Foto: Archiv Naturpark Weißbach

Foto: Ewald Neffe

Standort für Naturparkzentrum Rosalia-Kogelberg festgelegt

Alle 13 BürgermeisterInnen des Naturparks Rosalia-Kogelberg einigen sich einstimmig auf den Standort bei Rohrbach bei Mattersburg

Foto: Naturpark Rosalia-Kogelberg

Im Rahmen des Zukunftsprozesses wurde die Vorgangsweise für die gemeinsame Gestaltung und Konzeption des Naturparkzentrums Rosalia-Kogelberg erarbeitet. Der Gestaltungsprozess läuft bis Ende 2020 und umfasst verschiedene Meilensteine wie die Definition der Standortkriterien oder die Festlegung des Raumfunktionsprogrammes.
„Gerade in einem Naturpark mit 13 Gemeinden ist es besonders wichtig, dass die Entscheidungen und der Prozess in einer demokratischen und kooperativen Art und Weise abläuft; Entscheidungen werden gemeinsamen getroffen; alle Naturparkgemeinden stehen aus Überzeugung und mit Engagement hinter dieser Idee und haben sich einstimmig auf den Standort bei Rohrbach b. Mattersburg geeinigt!“, so Obmann Kurt Fischer, BGM Baumgarten.

Insgesamt wurden 7 Standorte von den BürgermeisterInnen ins Rennen geschickt und wurde entlang von gemeinsam erarbeiteten Bewertungskriterien von einem externen Prozessbegleiter bewertet.  Mit dabei waren als mögliche Standorte in den Naturparkgemeinden Forchtenstein, Marz, Rohrbach, Schattendorf, Baumgarten, Pöttsching und Sigleß.  Als best geeigneter Standort wurde mit Abstand Rohrbach bei Mattersburg, in Verbindung mit dem bestehenden „Hans Weiss Obstsortengarten“ bewertet.  

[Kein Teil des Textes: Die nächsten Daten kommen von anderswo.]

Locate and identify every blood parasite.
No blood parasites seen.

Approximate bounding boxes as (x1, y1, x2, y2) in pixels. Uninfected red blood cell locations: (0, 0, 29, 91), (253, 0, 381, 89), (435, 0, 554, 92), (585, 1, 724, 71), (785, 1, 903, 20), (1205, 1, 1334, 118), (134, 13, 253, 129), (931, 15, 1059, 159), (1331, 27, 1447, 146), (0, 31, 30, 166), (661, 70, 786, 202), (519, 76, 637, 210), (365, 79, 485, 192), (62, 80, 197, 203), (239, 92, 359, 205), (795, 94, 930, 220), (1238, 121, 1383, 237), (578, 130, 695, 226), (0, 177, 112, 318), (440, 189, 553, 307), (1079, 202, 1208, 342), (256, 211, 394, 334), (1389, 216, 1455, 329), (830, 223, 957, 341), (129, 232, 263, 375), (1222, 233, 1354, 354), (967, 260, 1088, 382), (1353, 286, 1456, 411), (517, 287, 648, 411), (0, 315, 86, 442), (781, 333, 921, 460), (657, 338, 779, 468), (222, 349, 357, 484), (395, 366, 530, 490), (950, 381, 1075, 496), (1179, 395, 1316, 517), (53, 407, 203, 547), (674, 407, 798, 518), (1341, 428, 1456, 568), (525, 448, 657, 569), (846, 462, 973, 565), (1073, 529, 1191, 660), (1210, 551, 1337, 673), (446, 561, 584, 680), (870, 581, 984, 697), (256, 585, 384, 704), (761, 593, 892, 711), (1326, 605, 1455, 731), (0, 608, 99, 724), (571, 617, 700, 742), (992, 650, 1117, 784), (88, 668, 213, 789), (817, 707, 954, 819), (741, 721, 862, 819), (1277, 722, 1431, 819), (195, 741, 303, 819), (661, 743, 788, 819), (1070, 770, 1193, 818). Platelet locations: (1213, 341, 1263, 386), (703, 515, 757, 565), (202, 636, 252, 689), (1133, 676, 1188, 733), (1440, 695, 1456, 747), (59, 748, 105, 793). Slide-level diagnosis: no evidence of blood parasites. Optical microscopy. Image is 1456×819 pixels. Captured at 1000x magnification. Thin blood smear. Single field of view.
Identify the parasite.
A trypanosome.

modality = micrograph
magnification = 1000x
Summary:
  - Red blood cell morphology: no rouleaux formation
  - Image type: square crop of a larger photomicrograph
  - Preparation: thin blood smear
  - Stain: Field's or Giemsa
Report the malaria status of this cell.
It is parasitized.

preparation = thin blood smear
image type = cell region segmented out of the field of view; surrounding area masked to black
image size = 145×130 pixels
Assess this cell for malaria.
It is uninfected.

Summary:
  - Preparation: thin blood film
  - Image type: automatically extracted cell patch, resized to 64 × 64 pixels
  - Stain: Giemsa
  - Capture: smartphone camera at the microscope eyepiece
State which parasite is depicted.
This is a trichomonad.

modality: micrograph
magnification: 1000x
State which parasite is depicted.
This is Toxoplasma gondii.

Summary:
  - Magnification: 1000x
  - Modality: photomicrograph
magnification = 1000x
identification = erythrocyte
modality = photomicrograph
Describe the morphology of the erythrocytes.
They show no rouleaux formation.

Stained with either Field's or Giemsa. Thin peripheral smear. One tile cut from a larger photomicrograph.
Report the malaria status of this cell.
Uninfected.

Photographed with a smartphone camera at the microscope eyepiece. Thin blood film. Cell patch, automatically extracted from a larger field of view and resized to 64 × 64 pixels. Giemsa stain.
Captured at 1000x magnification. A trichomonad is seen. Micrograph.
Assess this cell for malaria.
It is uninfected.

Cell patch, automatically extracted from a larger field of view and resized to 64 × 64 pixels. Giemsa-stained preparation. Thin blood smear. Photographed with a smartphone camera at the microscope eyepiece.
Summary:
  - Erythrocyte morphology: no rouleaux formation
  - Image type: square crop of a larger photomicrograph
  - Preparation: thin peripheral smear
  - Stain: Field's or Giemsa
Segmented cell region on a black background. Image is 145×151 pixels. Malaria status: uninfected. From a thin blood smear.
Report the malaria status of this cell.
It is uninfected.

Das neue Zentrum für den Naturpark Rosalia-Kogelberg soll über ein multifunktionales Raum- Funktionsprogramm verfügen, das von unterschiedlichen Kooperations-Partnern genutzt werden kann. Darin enthalten soll sein ein Foyer mit einem großzügigen Eingangsbereich für mobile Ausstellungen sowie Informationen und Kundenkontakte, Kommunikations- und Verkaufsflächen für regionale Produzenten, Erlebnisbereich mit Animationen sowie einer Vorstellung der gesamten Region für Besucher, Seminarräumlichkeiten und Werkstätten, Verwaltungseinheiten und Büroräumlichkeiten im Innenbereich. Der Außenbereich wird entsprechend den Grundsätzen des Naturparks barrierefrei gestaltet und soll die unterschiedlichen Bereiche der Vielfalt im Naturpark widerspiegeln. Ebenso soll ein Naturspielplatz für Besucherkinder, eine E-Lade Station und ein Fahrrad-Verleih inkludiert werden.